- Instruction 1
In the mailing-list post on host names versus domain names, which TES does the reply give as an example?
- Instruction 2
Retype the portion of the host-name email thread that begins at the words "Yes, certainly.  I" and stops after "a web page?".
- Instruction 3
Extend the email thread on host names versus domain names, picking up right after its last line.

- Excerpt provided
───
[Date Prev][Date Next][Thread Prev][Thread Next][Date Index][Thread Index]

RE: [idn] host name vs. domain name



Title: RE: [idn] host name vs. domain name

> ...  Rather, it is a user
> ability problem.  How many people would you think will be able to type
> Chinese ideographs they've never seen?  Even though they had
> a complete
> Unicode character map book, it is almost impossible to look through
> thousands of Chinese letters just to find one letter.

I'm well aware of that.  But these internationalised names would primarily be
intended for people that *can* read an write them.  For those who wish it, it
should be possible ((and not too expensive)) to set up aliases that are easier
to use for people who can read and write some other language/script. 

> One might learn to eventually learn to use a Chinese input
> method.  But,
> what about Korean characters, or Thai, or even Arabic characters?  The
> point is simple: it is uneconomical to learn foreign input
> methods just
> to enter some host names.

Yes, certainly.  I don't have any statistics, but out of all web site names (say)
how often do they get typed vs just obtained through a link in a web page?
Similarly for e-mail?  Similarly for, say, SNMP (of which I have no experience)?
If you HAVE to have an alias, that everyone can type, for a host/site/similar,
and assuming that everyone can type the letters A-Z, would it not be preferable
to use a name selected by SOMEONE, rather than a strange reencoding?

> At least, IMHO, some form of reencoding is necessary between the user
> and the client as a `universal opaque input method'.  It,
> however, isn't
> necessary that those reencoded hostnames be actually
> transferred on the
> wire, i.e. in the DNS client-server protocol (I also hate to
> see any of
> TES being actually used between client and server);

Hmm, I though the point with the TESes (like CIDNUC) would be that they
primarily was used between client and server, and were preferably not seen
by the "end user".

> the client must
> translate all reencoded names to their natural form (say, in UTF8)
> before transmitting over the network.
>
> I don't see why TES would be bad if it is to be used strictly between
> the user and the client.  They DO work as a input method, and
> that's all
> we want from using TES in this manner.  Again, IMHO as long as the
> client does not transmit undecoded TES on the wire it's fine.
>
> Thus, the scenario would be something like this:
>
>       For more information, please visit our web site at:
>       www.»ï¼º.com or www.-af2qv3g.com. (On a magazine ad)

You would probably be much better off with a transliteration than a "TES" for
such cases.  If no transliteration alias is provided (none registered), the IP
number "name" would be just as good as the second name here (though
maybe somewhat less permanent).

>       Now try visiting a must-see web site at: www.-af2qv3g.com
>       *chuckle* yes I know it sounds geeky, it's the website of
>       Samsung. (On the radio)
>
>       Dave, I think I found the site you've been looking for; check
>       www.-af2qv3g.com. (On ICQ)
───
- Data lines
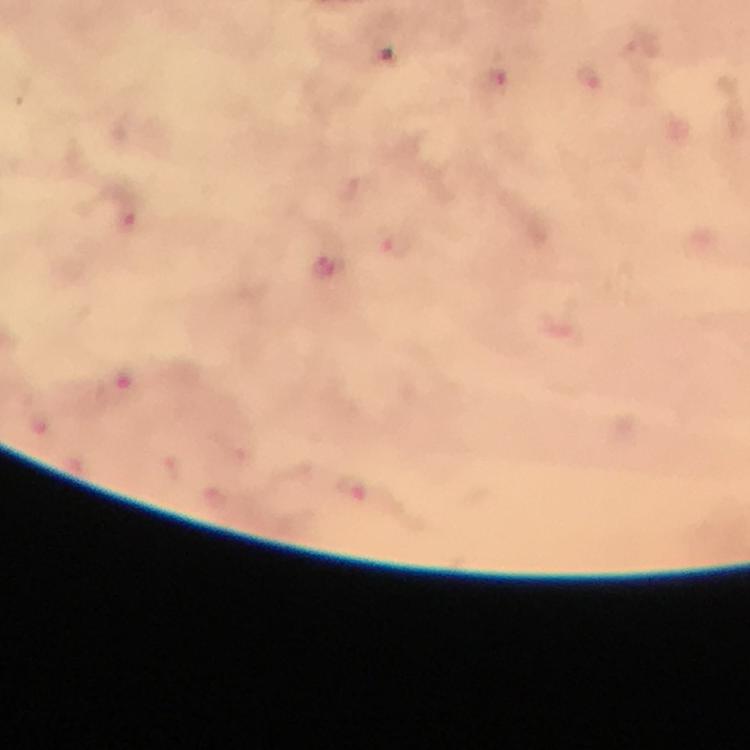 Approximate centers as {x, y} in pixels. Malaria parasite locations: {589, 76}, {497, 83}, {129, 213}, {396, 241}, {323, 264}, {117, 391}, {353, 486}. At 100x magnification. Image is 750×750 pixels. Photographed with a smartphone mounted on the microscope. Cropped region of a single field of view. Thick smear. From a malaria diagnostic workup. Giemsa-stained preparation. Immersion oil was used.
───
- Final result 1
CIDNUC

- Final result 2
Yes, certainly.  I don't have any statistics, but out of all web site names (say)
how often do they get typed vs just obtained through a link in a web page?

- Final result 3
Here you would get the name typed in by the sender and the recipient need only
click on the link (if the ICQ system does what most e-mail systems do these days).
The recipient needn't be able to retype it.  Cut&paste is an alternative that is
likely to work too, and does not require retyping.

> |
> | UTF-8 is *technically* on an equal footing with 8859-x, CP125x, and
> | CP9xx. "UTF-5", CIDNUC, QP, BASE64 are quite different, all of them
> | are *reencodings* (into ASCII); they are so-called TESes. 
> In addition
> | all of them are applicable only on restricted contexts, and
> determining
> | when to apply the decode and when not to is the main
> problem.  As such,
> | they are much *worse* than ISO 2022-based solutions (that, if used,
> | can at least be applied for the entire text).
>
> What if a host name standard specifies exactly where to apply those
> TESes, with ample examples (or test cases) that an implementor can use
> to verify his implementation?  There WILL be enough test
> cases once this
> standard has been established and widely used, BTW.

That, I'd say, was the case for QP and BASE64.  Still they pose problems
with decoding glitches even nearly 10 years later.  So I don't think lack of examples
is the root of the problem.

> |
> | You are also fogetting that UTF-8 will be very widely supported.
> | Whereas, even if accepted here, e.g. CIDNUC will have exceedingly
> | little support, and where supported it will be so only for some
> | very small portions of text, which ones will be *hard* to determine,
> | and the decoding will thus remain unreliable forever.
>
> Again, UTF-8 is NOT acceptible as an input method.


UTF-8 is not an input method by any counts.  It's a character encoding.  CIDNUC
is a "transfer encoding syntax" (of higly limited applicability), and should not be
considered an input method either. ISO 2022 is not an input method either...

                Kind regards
                /kent k

PS
I will not be answering any e-mails (at all, whatever they are about) for the next two
weeks.  I will not even be reading them...  (So I will not tire you for a while... ;-)